In October 2024, threat actors compromised an Indian electronic’s company email which was used to send a phishing email which contained a malicious ZIP archive. The archive contained three files, a masqueraded XLS file which was a LNK shortcut and two polyglot PDFs where one polyglot was a PDF/HTA and the other was PDF/ZIP. The LNK file executed cmd.exe which triggered mshta.exe to run the HTA script inside the polyglot PDF.
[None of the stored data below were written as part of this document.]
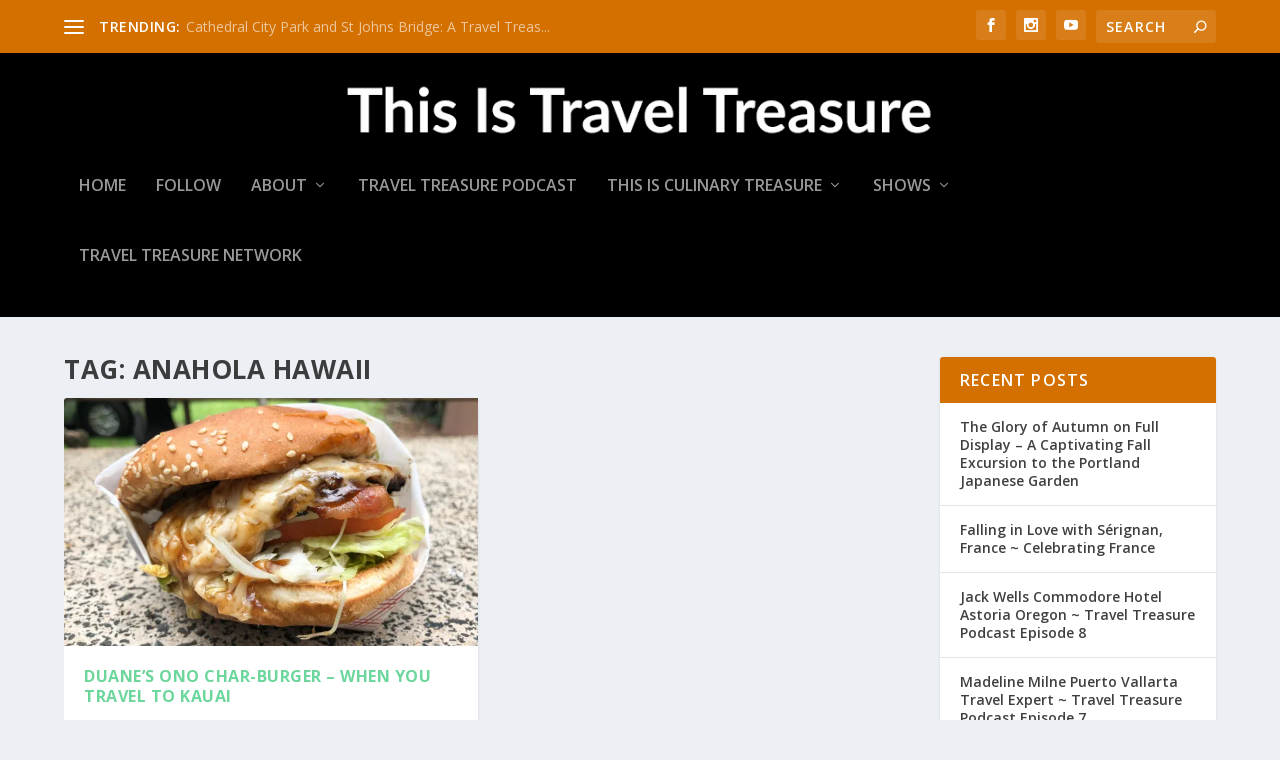

--- FILE ---
content_type: text/html; charset=utf-8
request_url: https://www.google.com/recaptcha/api2/aframe
body_size: 267
content:
<!DOCTYPE HTML><html><head><meta http-equiv="content-type" content="text/html; charset=UTF-8"></head><body><script nonce="WuUchci85PuDZxIPKmIvQg">/** Anti-fraud and anti-abuse applications only. See google.com/recaptcha */ try{var clients={'sodar':'https://pagead2.googlesyndication.com/pagead/sodar?'};window.addEventListener("message",function(a){try{if(a.source===window.parent){var b=JSON.parse(a.data);var c=clients[b['id']];if(c){var d=document.createElement('img');d.src=c+b['params']+'&rc='+(localStorage.getItem("rc::a")?sessionStorage.getItem("rc::b"):"");window.document.body.appendChild(d);sessionStorage.setItem("rc::e",parseInt(sessionStorage.getItem("rc::e")||0)+1);localStorage.setItem("rc::h",'1768680737536');}}}catch(b){}});window.parent.postMessage("_grecaptcha_ready", "*");}catch(b){}</script></body></html>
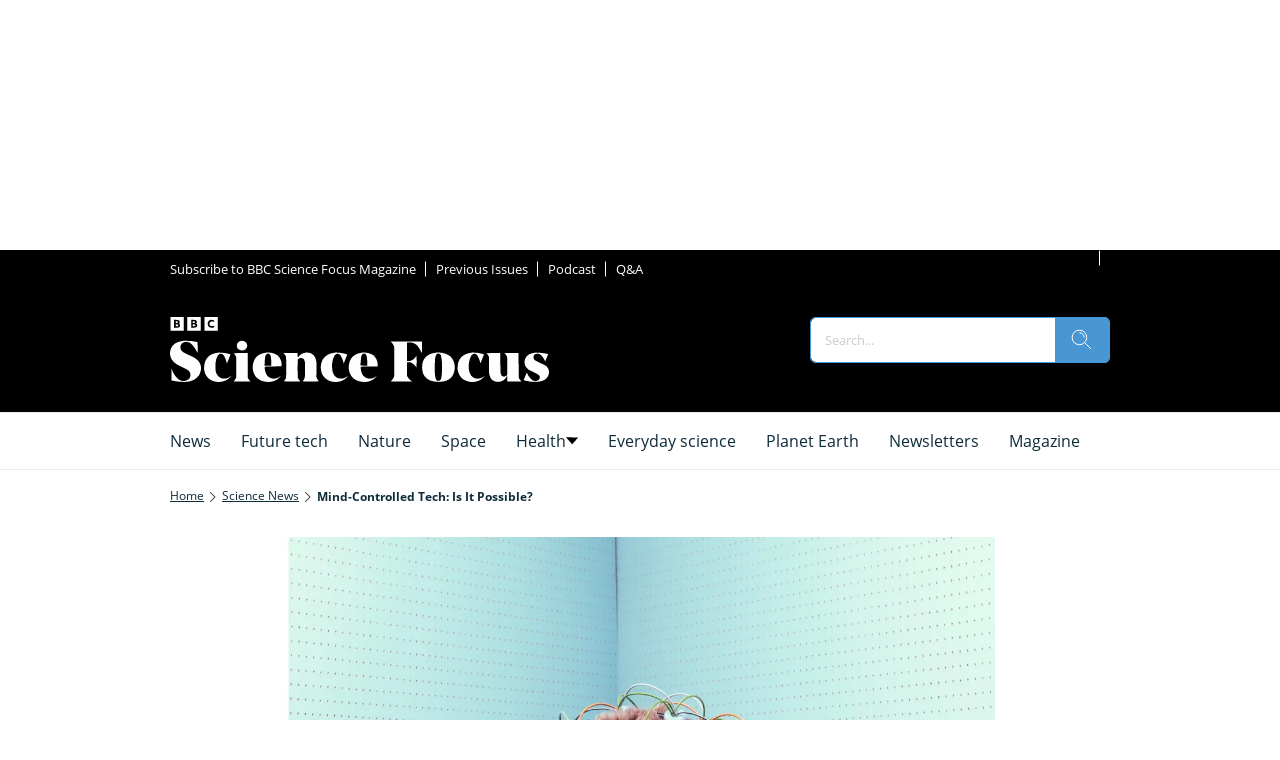

--- FILE ---
content_type: image/svg+xml
request_url: https://c02.purpledshub.com/uploads/sites/41/2025/10/x-platform-2.svg
body_size: 260
content:
<?xml version="1.0" encoding="UTF-8"?> <svg xmlns="http://www.w3.org/2000/svg" xmlns:xlink="http://www.w3.org/1999/xlink" width="48px" height="48px" viewBox="0 0 48 48" version="1.1"><g id="surface1"><path style=" stroke:none;fill-rule:nonzero;fill:rgb(0%,0%,0%);fill-opacity:1;" d="M 13.378906 12.386719 L 30.710938 35.558594 L 34.636719 35.558594 L 17.304688 12.386719 Z M 13.378906 12.386719 "></path><path style=" stroke:none;fill-rule:nonzero;fill:rgb(0%,0%,0%);fill-opacity:1;" d="M 23.972656 0.265625 C 10.878906 0.265625 0.265625 10.878906 0.265625 23.972656 C 0.265625 37.066406 10.878906 47.683594 23.972656 47.683594 C 37.066406 47.683594 47.683594 37.066406 47.683594 23.972656 C 47.683594 10.878906 37.066406 0.265625 23.972656 0.265625 Z M 29.785156 37.410156 L 21.894531 26.859375 L 12.125 37.410156 L 9.617188 37.410156 L 20.773438 25.359375 L 9.6875 10.535156 L 18.230469 10.535156 L 25.5 20.253906 L 34.492188 10.535156 L 37.003906 10.535156 L 26.621094 21.753906 L 38.328125 37.410156 Z M 29.785156 37.410156 "></path></g></svg>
This script extracted and executed hyper-info.exe which retrieved a XOR-encrypted file (sosano.jpg) where after decryption would launch the final payload (sosanso.dll) which was loaded into memory. Once this process was completed, the attackers would have installed a backdoor into the victim’s computer.

Detection

Detecting polyglots can be very difficult as it requires deep packet inspection to filter out the good from the bad. A common way applications do this is by inspecting the header / data for additional pieces of information, for example, a JPEG only requires a SOI and a EOI, the rest of the image is not required, so if a JPEG contains additional information after the EOI, then this would raise alarms.

Protection

Polyglots require a lot of effort to detect, they can be highly obfuscated and masqueraded as multiple file types, it’s important to verify each file that is uploaded by a user to ensure there is no hidden content or any files hidden within it. There are multiple ways to detect a polyglot, for example; Analysing a file and removing anything that is not relevant to the file, in this scenario a JPEG only requires data between the SOI and EOI, everything after the EOI can be truncated. Additional measures include cleaning the meta data to remove any additional information as polyglots can use the description fields to hide additional payloads.

Summary

Polyglots are files crafted to be interpreted as multiple valid file types simultaneously, most commonly used by attackers to bypass security controls such as antivirus scanning and file upload filters. They exploit the structural tolerances of file formats, for example, a JPEG only processes data between its start and end markers, so malicious content like a ZIP archive can be appended after the end marker without corrupting the image. Beyond file-based polyglots, command polyglots can also obscure malicious terminal commands using Linux wildcard globbing to evade static analysis. Real-world threat actors, have weaponised polyglots in sophisticated multi-stage attacks combining phishing, obfuscation, encryption, and backdoor installation.

Defending against polyglots requires deep inspection of file content, stripping irrelevant data beyond expected boundaries, and cleaning metadata to eliminate hidden payloads.